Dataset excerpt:
-- Begin --

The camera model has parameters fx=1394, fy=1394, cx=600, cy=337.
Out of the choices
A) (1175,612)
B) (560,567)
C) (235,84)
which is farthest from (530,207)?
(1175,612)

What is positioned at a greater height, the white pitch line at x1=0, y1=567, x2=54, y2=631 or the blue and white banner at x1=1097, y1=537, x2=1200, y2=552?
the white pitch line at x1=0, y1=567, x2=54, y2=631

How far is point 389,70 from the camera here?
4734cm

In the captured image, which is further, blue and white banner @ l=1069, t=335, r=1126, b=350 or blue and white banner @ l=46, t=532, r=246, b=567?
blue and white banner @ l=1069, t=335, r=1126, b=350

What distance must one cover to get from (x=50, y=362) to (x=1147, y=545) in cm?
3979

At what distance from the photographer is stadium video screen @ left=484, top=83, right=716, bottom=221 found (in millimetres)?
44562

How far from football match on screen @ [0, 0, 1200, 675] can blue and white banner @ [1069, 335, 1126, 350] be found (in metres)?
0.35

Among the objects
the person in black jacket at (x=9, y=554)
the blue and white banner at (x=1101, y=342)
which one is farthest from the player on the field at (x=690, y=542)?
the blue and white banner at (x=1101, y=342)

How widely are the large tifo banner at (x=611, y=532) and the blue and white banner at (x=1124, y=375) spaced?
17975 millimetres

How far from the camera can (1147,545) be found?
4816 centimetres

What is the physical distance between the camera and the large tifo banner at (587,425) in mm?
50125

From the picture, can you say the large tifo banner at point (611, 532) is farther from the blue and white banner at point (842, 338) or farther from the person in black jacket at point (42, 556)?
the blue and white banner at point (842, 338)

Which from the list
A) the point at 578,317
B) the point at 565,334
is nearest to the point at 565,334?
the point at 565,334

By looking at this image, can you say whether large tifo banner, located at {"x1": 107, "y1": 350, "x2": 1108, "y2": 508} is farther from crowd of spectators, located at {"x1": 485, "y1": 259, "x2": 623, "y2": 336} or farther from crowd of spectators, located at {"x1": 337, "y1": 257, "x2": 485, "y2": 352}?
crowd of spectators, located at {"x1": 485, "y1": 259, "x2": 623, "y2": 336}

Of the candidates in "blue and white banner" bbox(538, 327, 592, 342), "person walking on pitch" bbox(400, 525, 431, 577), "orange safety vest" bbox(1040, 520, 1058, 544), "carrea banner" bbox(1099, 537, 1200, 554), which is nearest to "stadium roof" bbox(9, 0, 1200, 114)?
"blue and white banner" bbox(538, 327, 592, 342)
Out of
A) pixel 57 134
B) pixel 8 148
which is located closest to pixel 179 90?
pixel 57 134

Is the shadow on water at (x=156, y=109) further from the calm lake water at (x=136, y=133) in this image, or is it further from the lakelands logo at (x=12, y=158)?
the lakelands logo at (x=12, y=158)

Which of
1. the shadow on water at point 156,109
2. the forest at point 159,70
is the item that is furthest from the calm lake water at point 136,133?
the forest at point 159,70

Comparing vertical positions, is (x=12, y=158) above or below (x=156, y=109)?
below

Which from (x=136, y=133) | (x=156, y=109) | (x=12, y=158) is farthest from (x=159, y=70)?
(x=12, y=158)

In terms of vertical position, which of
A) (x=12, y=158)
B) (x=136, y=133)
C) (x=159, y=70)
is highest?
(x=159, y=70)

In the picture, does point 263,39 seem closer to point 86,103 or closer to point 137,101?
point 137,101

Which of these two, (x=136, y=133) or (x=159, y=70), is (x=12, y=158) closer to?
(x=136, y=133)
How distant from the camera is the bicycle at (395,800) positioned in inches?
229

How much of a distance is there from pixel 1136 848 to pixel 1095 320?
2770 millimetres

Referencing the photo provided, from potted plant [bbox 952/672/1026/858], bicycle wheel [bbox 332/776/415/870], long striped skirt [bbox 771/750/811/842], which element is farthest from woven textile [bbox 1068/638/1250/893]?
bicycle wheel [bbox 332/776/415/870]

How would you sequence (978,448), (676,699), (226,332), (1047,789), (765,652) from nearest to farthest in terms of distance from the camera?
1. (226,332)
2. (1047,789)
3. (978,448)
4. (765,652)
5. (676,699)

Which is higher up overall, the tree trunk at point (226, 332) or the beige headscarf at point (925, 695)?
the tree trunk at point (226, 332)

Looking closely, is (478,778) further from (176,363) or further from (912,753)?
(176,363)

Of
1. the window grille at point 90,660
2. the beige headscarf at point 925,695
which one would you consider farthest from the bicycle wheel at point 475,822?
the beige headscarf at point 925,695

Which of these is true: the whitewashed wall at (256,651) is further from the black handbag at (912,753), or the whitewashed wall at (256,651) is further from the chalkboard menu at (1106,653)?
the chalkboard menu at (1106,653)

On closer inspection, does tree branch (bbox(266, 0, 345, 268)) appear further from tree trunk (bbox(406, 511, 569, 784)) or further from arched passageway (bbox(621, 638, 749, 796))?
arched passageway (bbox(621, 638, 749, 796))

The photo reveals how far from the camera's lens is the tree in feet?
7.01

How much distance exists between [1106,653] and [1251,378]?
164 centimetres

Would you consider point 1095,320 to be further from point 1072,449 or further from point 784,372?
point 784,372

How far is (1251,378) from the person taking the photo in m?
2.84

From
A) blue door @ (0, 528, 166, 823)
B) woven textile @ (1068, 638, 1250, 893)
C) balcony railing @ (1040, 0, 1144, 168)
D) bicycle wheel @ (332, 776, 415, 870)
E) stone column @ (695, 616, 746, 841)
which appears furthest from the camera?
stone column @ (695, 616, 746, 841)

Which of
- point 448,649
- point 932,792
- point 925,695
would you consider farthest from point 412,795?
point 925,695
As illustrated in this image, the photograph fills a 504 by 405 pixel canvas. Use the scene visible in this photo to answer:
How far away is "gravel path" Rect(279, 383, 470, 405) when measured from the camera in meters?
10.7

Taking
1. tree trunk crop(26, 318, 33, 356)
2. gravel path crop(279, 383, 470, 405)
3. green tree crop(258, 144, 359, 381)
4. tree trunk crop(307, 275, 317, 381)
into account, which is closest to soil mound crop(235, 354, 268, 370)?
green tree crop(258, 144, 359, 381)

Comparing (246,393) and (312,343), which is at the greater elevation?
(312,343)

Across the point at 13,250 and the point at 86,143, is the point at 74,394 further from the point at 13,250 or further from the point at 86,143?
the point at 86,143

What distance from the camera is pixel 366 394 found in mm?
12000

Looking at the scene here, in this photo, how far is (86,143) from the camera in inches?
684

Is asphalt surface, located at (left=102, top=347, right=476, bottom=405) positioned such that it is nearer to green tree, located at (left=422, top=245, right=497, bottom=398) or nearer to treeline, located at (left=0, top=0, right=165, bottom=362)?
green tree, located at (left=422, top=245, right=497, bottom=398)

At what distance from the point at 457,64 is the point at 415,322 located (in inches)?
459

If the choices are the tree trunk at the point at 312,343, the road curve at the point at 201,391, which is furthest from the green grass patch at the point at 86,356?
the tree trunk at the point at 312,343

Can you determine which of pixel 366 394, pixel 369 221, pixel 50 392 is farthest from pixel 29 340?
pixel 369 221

-- End --

#### [Directions for this task]
Copy the entries word for word, starting with the line that contains "Looking at the" and continuing through the last line of the entries, with both ends included.

#### [Answer to the problem]
Looking at the scene here, in this photo, how far is (86,143) from the camera in inches?
684

Is asphalt surface, located at (left=102, top=347, right=476, bottom=405) positioned such that it is nearer to green tree, located at (left=422, top=245, right=497, bottom=398) or nearer to treeline, located at (left=0, top=0, right=165, bottom=362)?
green tree, located at (left=422, top=245, right=497, bottom=398)

At what distance from the point at 457,64 is the point at 415,322 located (in inches)?
459

If the choices are the tree trunk at the point at 312,343, the road curve at the point at 201,391, which is furthest from the green grass patch at the point at 86,356?
the tree trunk at the point at 312,343

Can you determine which of pixel 366 394, pixel 369 221, pixel 50 392 is farthest from pixel 29 340?
pixel 369 221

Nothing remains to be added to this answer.